Well, you are looking up the symbol table in a weird way. As I said, the section index of the symbol table you need is given in the link field of the relocation table's section header. There might be multiple symbol tables. Also, you should give an error for unknown relocation types so you know if the compiler generated something you didn't handle. Other than that, looks good so far.

[WinExperements]

So why the address of kernel symbol didn't setted after loading the module, just i got #UD because the address invalid?

[iansjack]

It might help to single-step through the relevant code in a debugger. Once you see what’s actually happening you have a better chance of determining the cause.

[WinExperements]

One thing that i found while i debug this: address of kernel symbols when loading it, setted correctly but the address didn't changed in the code(i disassemble the module entry point with GDB). Why?

[devc1]

That means that the address of kernel symbols isn't set correctly.
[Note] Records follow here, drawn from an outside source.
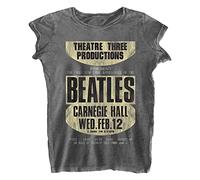 Rockoff Trade The Beatles Carnegie Hall Burnout T-Shirt, Gris (Anthracite), M Femme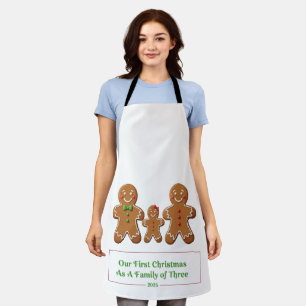 Tablier Notre premier Noël en famille de trois Gingerbre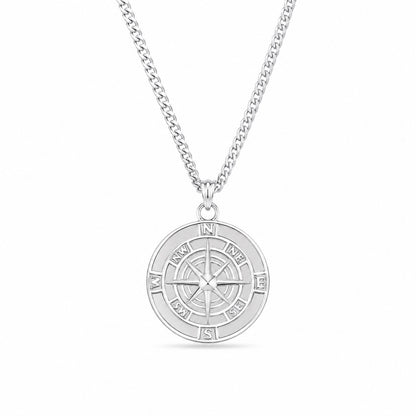 Silver Compass Necklace
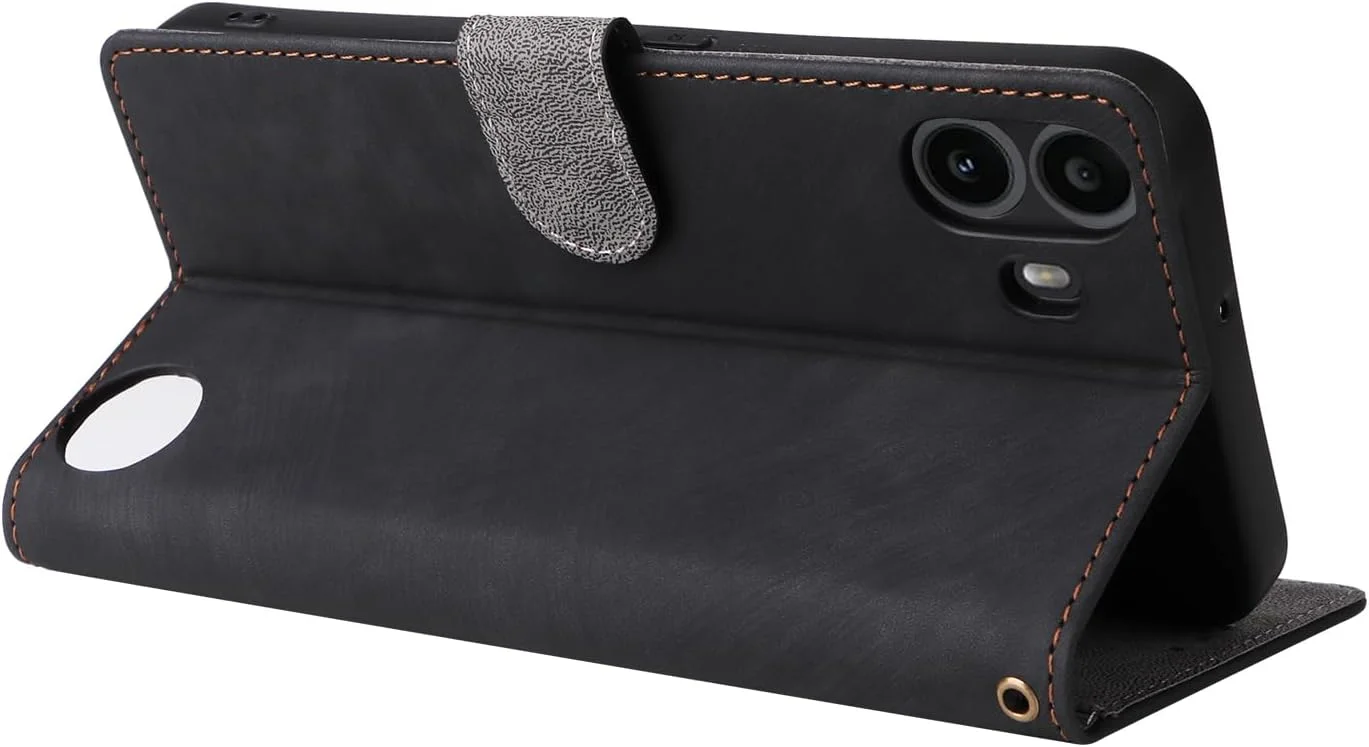 OIATROE کیف محافظ گوشی CMF مدل Nothing Phone 1 با جای کارت اعتباری و مسدود کننده RFID، جلد چرمی PU تاشو - مشکی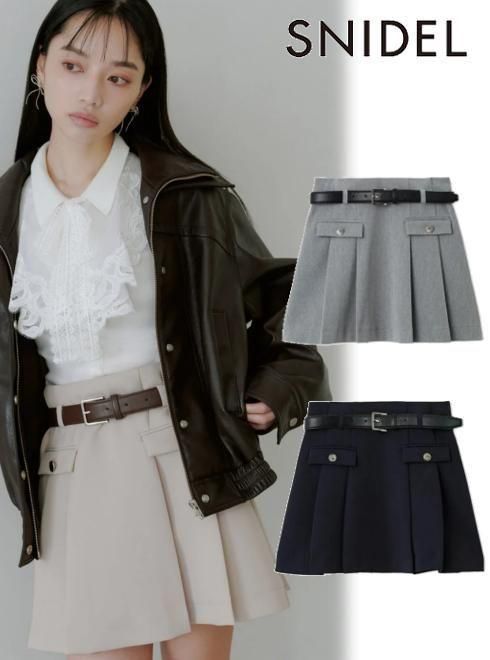 【即日出荷】(10%OFF&400円OFF~3/20) snidel スナイデル ベルト付きプリーツミニス...
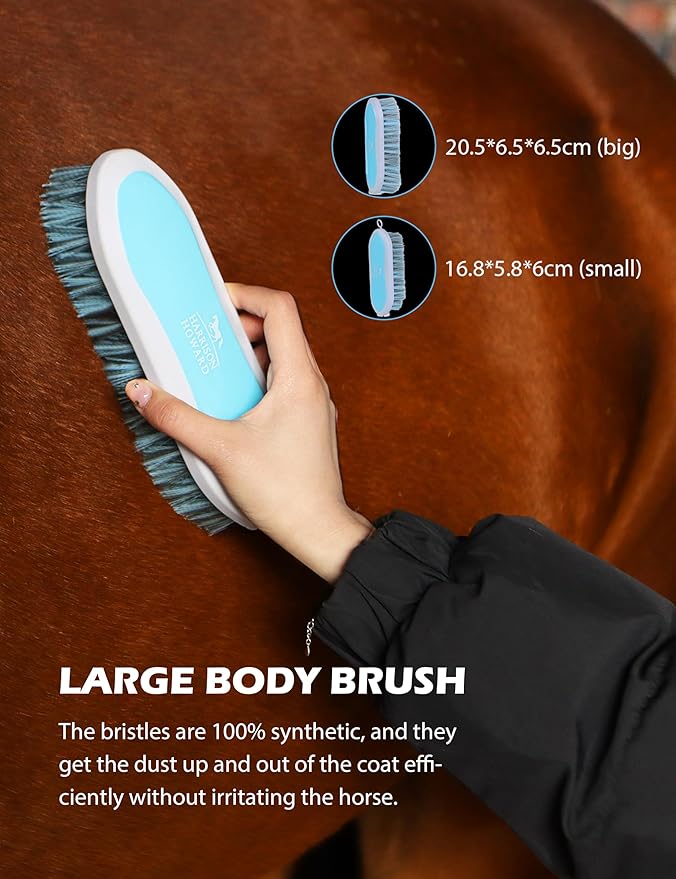 Horse Grooming Kit, 9-Piece Grooming Tools Set for Daily Horse Care – Includes All Essential Tools for Everyday Grooming Soft Blue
For my drivers, I create a buffer which contains the kernel mode address space (address space buffer), you should change the values in the address space buffer not in the file buffer, when you finish you just free the file buffer from memory.
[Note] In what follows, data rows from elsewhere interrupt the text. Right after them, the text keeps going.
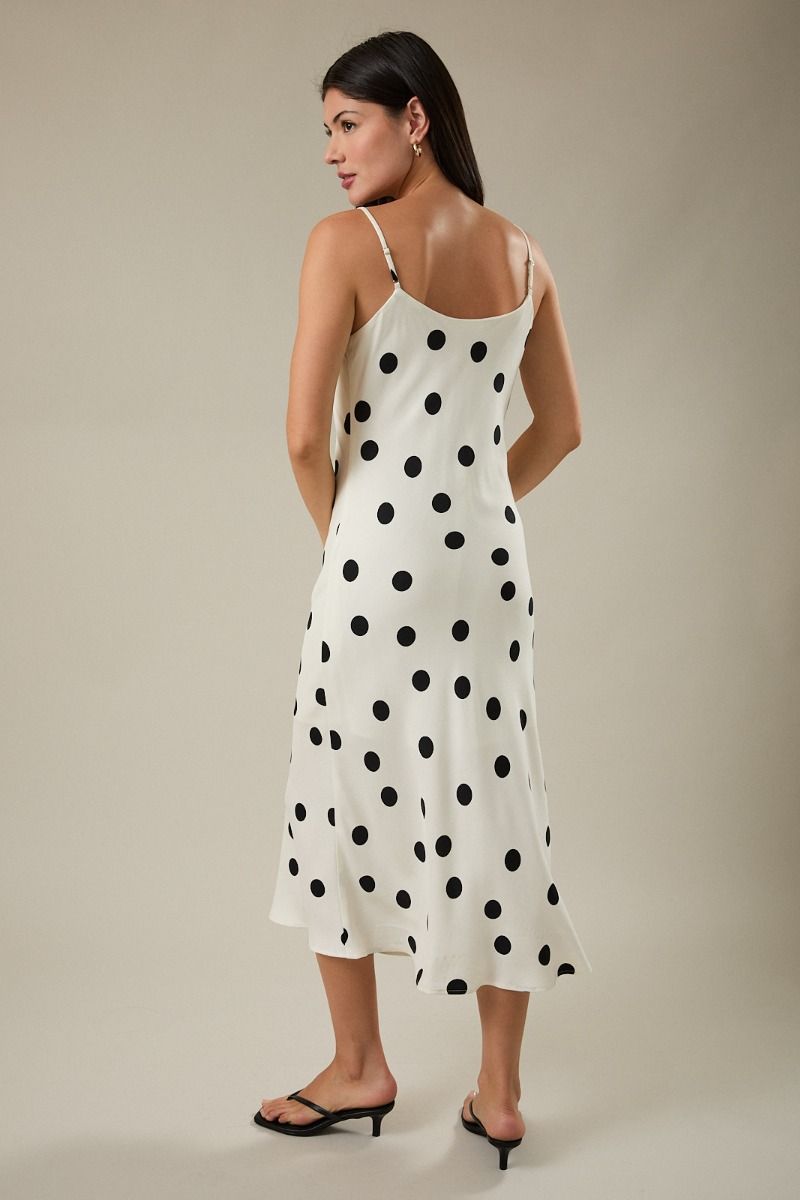 Cowl Neck Sleeveless Bias Slip Midi Dress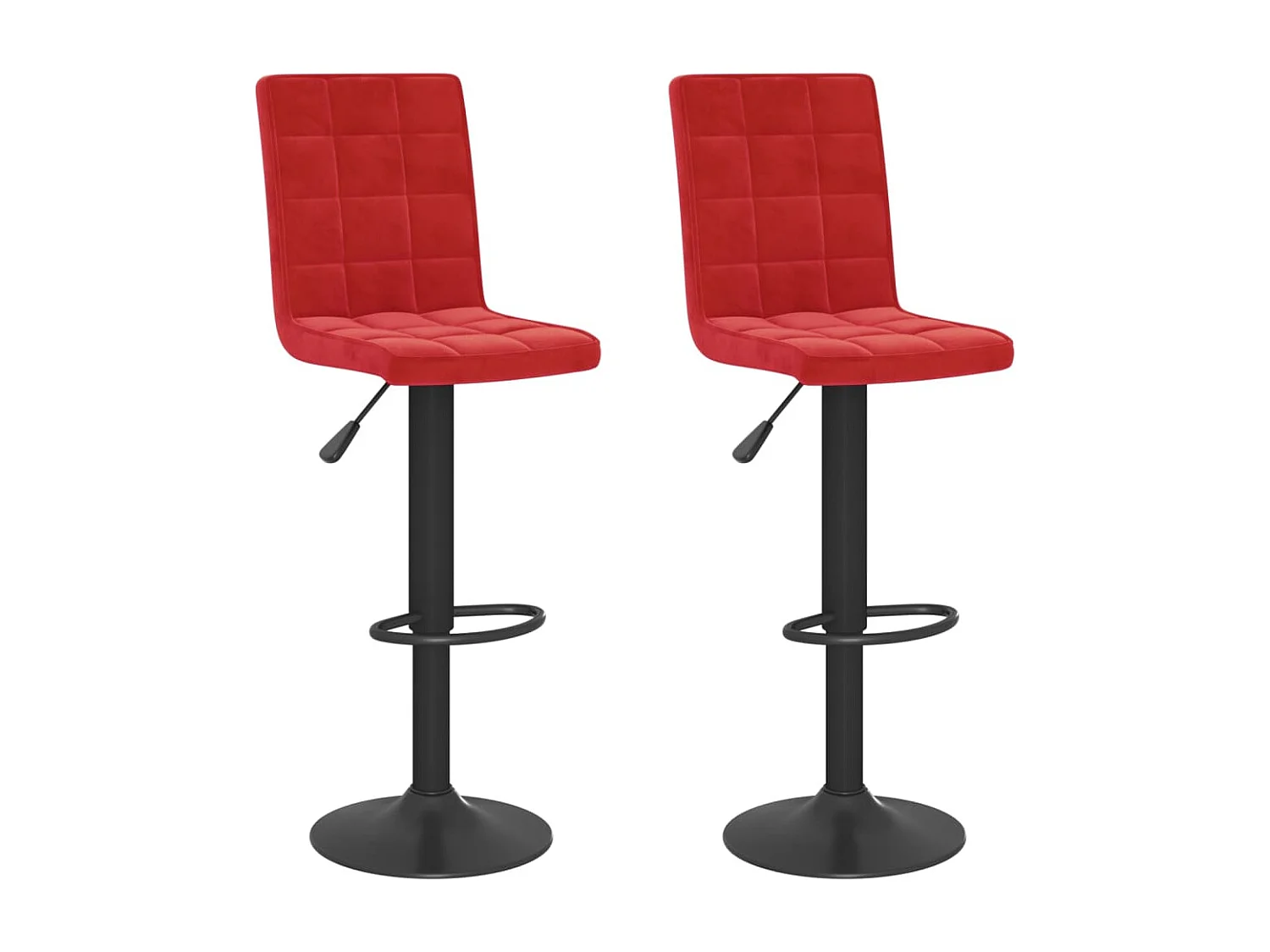 Tabourets de bar lot de 2 rouge bordeaux velours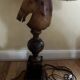 large alabaster lamp sculpted in the shape of a chess horse head 1960.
The size of the virtual buffer is equal to the highest (relative) virtual address, then you copy the content of each section in that buffer using AddressSpaceBuffer + section.virtualaddress

for e.g. if RelocSection.virtualaddress = 0x5000, you should set the values in ProgramAddressSpace + 0x5000.